**Material to process:**
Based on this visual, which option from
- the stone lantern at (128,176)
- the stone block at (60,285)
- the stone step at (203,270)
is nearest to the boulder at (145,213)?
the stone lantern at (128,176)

**Your objective:** Could you reproduce the records above word for word, keeping every line as it appears?

**Solved exercise:**
Based on this visual, which option from
- the stone lantern at (128,176)
- the stone block at (60,285)
- the stone step at (203,270)
is nearest to the boulder at (145,213)?
the stone lantern at (128,176)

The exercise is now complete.